Age mix among users (share of all social users)

  • 13–17: ~9%
  • 18–29: ~17%
  • 30–49: ~35%
  • 50–64: ~25%
  • 65+: ~14% Notes: County skews slightly older than U.S. average, so 50+ is relatively strong; 65+ adoption is lower than younger groups but rising.

Gender breakdown (among users)

  • Women: ~53–55%
  • Men: ~45–47%
  • Nonbinary/other: small, not well captured in large surveys Notes: Women over-index on Facebook, Instagram, Pinterest; men slightly over-index on YouTube, Reddit, X.

Most-used platforms in Davidson County (share of social users; not mutually exclusive)

  • YouTube: ~80–85%
  • Facebook: ~70–75% (very strong across 30+, dominant for local groups/marketplace)
  • Instagram: ~40–45% (strongest under 40)
  • TikTok: ~32–38% (heavy 13–29, growing 30–44)
  • Snapchat: ~28–34% (teens/young adults)
  • Pinterest: ~30–35% (women 25–54)
  • LinkedIn: ~18–22% (white‑collar pockets; used by healthcare, education, manufacturing managers)
  • X (Twitter): ~12–18% (news/sports niche)
  • Reddit: ~10–15% (younger/male skew)
  • Nextdoor: ~10–15% (active in suburban neighborhoods; HOA/public safety chatter)

Behavioral trends to know

  • Facebook is the community hub: school and city pages, sheriff/fire updates, church and civic groups, buy/sell/trade, lost & found pets, and especially Marketplace for local commerce.
  • Short‑form video is rising: TikTok and YouTube Shorts used by local creators, small businesses, youth sports highlights, event promos.
  • Events and causes organize on Facebook (Events, Groups).

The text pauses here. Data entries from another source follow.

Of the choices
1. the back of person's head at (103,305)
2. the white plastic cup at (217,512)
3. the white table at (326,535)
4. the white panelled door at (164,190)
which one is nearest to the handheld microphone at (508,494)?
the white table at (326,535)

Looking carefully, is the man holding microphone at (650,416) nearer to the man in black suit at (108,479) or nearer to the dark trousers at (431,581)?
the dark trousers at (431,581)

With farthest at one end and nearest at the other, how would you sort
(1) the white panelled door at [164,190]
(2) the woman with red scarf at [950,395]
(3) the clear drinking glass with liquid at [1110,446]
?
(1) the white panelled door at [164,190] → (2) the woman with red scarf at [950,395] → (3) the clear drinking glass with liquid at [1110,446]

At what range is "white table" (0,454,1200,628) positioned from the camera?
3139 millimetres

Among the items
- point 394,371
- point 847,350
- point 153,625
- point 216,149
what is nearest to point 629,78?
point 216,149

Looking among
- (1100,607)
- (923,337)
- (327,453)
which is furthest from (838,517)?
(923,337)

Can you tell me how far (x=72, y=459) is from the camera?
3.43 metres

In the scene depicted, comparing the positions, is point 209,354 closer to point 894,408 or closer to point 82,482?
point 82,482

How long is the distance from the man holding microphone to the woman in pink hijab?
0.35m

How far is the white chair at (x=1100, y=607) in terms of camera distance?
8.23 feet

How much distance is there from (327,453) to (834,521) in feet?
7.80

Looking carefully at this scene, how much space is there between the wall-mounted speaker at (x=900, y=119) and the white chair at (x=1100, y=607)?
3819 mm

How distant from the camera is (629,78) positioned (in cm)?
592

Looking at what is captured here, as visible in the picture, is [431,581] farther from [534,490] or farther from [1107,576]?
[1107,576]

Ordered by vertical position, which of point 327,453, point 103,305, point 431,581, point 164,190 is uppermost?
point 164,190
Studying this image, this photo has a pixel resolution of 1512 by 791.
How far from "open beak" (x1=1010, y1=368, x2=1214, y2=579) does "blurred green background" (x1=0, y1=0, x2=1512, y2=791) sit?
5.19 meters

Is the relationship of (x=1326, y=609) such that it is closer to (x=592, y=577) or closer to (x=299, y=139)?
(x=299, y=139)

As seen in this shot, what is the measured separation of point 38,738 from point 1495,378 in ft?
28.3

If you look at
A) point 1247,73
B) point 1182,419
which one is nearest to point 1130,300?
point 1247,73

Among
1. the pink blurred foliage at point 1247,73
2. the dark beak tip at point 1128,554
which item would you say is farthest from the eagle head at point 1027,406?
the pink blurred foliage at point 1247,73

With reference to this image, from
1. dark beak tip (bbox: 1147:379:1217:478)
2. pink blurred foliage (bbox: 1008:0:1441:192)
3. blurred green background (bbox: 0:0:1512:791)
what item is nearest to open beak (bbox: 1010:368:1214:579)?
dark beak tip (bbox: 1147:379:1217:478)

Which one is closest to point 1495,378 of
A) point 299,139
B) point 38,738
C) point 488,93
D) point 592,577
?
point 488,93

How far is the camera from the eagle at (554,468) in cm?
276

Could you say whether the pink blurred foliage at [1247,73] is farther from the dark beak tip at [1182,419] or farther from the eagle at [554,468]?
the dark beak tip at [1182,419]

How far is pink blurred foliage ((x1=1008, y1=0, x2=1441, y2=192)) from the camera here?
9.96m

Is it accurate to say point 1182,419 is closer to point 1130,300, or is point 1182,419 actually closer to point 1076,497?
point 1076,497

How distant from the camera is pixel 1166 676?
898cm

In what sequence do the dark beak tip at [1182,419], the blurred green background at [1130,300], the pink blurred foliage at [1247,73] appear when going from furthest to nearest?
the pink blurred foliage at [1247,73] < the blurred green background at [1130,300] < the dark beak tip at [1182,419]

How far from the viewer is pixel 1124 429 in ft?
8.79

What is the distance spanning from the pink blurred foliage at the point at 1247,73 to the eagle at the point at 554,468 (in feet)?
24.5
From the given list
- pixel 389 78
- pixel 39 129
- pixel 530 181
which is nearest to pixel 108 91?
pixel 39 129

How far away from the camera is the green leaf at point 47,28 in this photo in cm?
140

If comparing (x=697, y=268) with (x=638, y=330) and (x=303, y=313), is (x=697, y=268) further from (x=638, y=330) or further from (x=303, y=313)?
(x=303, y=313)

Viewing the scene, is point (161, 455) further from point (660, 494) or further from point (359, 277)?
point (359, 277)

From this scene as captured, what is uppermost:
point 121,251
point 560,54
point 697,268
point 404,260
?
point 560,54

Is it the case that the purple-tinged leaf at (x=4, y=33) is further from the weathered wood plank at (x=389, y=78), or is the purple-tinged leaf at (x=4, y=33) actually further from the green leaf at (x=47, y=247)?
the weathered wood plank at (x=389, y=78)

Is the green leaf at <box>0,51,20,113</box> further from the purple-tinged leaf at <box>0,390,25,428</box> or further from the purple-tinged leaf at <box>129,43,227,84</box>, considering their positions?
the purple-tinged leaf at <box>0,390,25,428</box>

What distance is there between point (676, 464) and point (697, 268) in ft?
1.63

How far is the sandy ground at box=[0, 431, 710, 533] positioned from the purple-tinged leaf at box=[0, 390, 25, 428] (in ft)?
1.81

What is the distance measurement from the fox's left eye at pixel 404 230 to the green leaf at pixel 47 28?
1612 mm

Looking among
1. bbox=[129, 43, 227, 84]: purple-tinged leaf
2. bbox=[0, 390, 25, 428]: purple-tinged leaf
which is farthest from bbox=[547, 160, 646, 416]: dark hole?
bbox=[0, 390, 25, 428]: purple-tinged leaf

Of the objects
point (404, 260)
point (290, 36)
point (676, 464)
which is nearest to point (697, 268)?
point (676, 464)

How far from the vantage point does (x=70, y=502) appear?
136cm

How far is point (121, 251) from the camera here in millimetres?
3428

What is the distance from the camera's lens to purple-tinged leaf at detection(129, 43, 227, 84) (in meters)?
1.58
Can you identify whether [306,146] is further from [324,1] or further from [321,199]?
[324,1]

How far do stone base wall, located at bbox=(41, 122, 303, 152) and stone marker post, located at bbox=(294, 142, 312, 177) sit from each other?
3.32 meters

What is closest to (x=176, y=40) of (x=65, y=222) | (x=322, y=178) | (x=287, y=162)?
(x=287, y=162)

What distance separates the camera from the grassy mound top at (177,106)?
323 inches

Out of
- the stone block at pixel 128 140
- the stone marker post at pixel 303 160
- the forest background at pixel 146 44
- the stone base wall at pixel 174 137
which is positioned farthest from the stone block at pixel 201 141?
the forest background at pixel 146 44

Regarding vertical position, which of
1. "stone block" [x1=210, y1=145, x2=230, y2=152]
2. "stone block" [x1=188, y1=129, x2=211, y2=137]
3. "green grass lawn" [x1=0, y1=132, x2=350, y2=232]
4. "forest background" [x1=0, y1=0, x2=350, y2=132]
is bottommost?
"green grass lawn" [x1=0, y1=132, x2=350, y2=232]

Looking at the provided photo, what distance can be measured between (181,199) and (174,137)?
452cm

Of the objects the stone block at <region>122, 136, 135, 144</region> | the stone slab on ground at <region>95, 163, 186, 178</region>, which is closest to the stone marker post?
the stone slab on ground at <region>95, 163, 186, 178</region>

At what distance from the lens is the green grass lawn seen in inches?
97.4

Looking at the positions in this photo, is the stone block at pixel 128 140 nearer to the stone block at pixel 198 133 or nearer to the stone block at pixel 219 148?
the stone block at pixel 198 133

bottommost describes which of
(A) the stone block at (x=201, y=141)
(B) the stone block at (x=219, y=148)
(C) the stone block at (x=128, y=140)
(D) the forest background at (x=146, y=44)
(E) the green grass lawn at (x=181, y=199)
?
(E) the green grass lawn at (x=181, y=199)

Churches, boosters, and festivals rely on shares in local groups.
  • Messaging splits by age: Messenger (broad), Snapchat (teens/20s). WhatsApp usage is moderate and concentrated among Hispanic/immigrant communities.
  • Shopping discovery: Facebook/Instagram drive local retail and service discovery; video demos and before/after reels perform well. Weekend mornings see Marketplace spikes.
  • News and trust: Residents follow local outlets and official agencies on Facebook; neighborhood updates and weather/road conditions spread via groups faster than official sites.
  • Jobs: Facebook groups and Indeed are common for hourly/trades; LinkedIn is used more by healthcare admins, educators, manufacturing leadership.
  • Timing: Engagement peaks evenings (7–9 pm) and Sunday afternoons; lunchtime bumps on weekdays.

Notes on sources and assumptions

  • Based on Pew Research Center 2024 U.S. platform adoption and age splits, adjusted for rural/suburban Southern counties; ACS age/gender mix for Davidson County; platform reach norms from ad tools. County-level platform percentages are estimates, not official counts.